A one-way RM ANOVA with “morph position” (11 levels) and c as the dependent variable for response bias showed no significant differences for c.

Familiarity Ratings

Differences in mean familiarity ratings between the unambiguous avatar (i.e., M2, M3, M4) and human faces (i.e., M8, M9, M10) and the most ambiguous faces (i.e., M6) were tested using the same morph positions as in the analysis of the forced choice categorization task in Experiment 2 (Section Forced choice categorization task: Responses, logistic function, and category boundary). A one-way RM-ANOVA with the factor morph position (3 levels: “M2, M3, M4,” “M6,” “M8, M9, M10”) and the dependent variable familiarity rating of each participant across continua revealed a highly significant effect of morph position, F_{(1.48, 70.93)} = 180.61, p ≤ 0.001 (see Figure 6). Pre-planned contrasts showed a significant difference between the avatar morphs (M = 1.93; SE = 0.1) and M6 (M = 3; SE = 0.08) F_{(1, 48)} = 278.67, p ≤ 0.001 and between M6 and the human morphs (M = 3.68; SE = 0.07), F_{(1, 48)} = 53.02, p ≤ 0.001, and between the avatar and human morphs, F_{(1, 48)} = 27.59, p ≤ 0.001. Taken together, the data indicate that familiarity ratings increase negatively (i.e., greater strangeness) across the three stimulus conditions with increasing distance from the human end of the continua. This lends no support to the UVH' predicted increase in negative evaluations for the most ambiguous faces.

FIGURE 6

Figure 6. Results of self-rating task for familiarity. Overall, the figure illustrates a general increase in self-rated feelings of strangeness with decreasing human likeness from the human end of the continua. There is no indication of the uncanny effect predicted in the UVH. The error bars indicate 1 SE (N = 49).

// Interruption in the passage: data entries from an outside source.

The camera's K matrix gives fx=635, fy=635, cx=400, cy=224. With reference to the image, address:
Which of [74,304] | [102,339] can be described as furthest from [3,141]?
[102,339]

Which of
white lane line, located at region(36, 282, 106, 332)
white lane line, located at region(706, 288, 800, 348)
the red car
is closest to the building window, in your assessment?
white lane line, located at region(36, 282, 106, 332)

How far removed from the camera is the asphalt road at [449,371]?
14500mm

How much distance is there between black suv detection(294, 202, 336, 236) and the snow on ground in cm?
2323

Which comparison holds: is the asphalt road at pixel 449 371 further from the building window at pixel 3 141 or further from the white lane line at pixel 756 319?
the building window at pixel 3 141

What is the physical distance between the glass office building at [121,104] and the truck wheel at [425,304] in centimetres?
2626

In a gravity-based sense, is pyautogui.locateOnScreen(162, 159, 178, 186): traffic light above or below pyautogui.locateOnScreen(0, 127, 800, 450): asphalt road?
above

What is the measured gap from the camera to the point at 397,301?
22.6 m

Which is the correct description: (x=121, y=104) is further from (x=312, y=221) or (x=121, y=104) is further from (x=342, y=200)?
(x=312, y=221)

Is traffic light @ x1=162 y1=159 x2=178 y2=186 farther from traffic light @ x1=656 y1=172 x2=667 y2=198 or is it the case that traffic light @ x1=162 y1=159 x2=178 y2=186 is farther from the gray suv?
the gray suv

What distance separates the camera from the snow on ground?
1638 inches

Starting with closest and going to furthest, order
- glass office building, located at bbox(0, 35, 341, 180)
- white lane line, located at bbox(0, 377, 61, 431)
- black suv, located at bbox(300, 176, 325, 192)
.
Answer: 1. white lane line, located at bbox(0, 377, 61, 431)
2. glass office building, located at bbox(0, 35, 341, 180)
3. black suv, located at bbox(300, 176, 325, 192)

Relationship between Perceptual Discrimination and Familiarity Ratings

The UVH predicts a positive relationship between greater PD difficulty and greater subjective experience of strangeness. To test this we examined whether individual variability in PD performance for face pairs predicts individual variability in ratings of subjective experience for the faces that the face pairs straddle. Pearson product-moment correlations were conducted using the mean data of each participant across continua of each morph in the familiarity rating task (i.e., “M2, M3, M4” for avatar, M6 for ambiguous, and “M8, M9, M10” for human faces) and the morph pairs that straddled these faces in the ABX task (i.e., “M1-M3, M2-M4, M3-M5” for avatar, M5-M7 for ambiguous, M7-M9, M8-M10, M9-M11 for human faces). Outlier detection was performed before analysis by means of boxplots. This indicated 1 outlier. After removal of this outlier, the analyses showed a highly significant (two-sided) negative correlation between PD performance and familiarity ratings for avatar faces [r₍₄₈₎ = −0.314, p = 0.03] and for ambiguous faces [r₍₄₈₎ = −0.494, p > 0.001]. There was no significant relationship between PD performance and familiarity ratings for human faces [r₍₄₉₎ = 0.088, p = 0.533].

Discussion

The data of Experiment 2 replicated those of Experiment 1 by showing the same pattern of PD asymmetry, that is, enhanced PD for highly ambiguous faces and highly unambiguous nonhuman faces but attenuated discrimination for highly unambiguous human faces. Based on a new sample of participants and re-morphed continua, this pattern re-affirms that the implicit assumption in the UVH, that is, greater PD difficulty in the categorically most ambiguous region of the DHL, is incorrect. It is in this region that the UVH suggests stronger feelings of strangeness compared with those evoked by neighboring less ambiguous human or humanlike stimuli. But the data show that greater feelings of strangeness are actually reported for the least human faces, and that feelings of strangeness diminish with increasing human likeness of the facial morphs.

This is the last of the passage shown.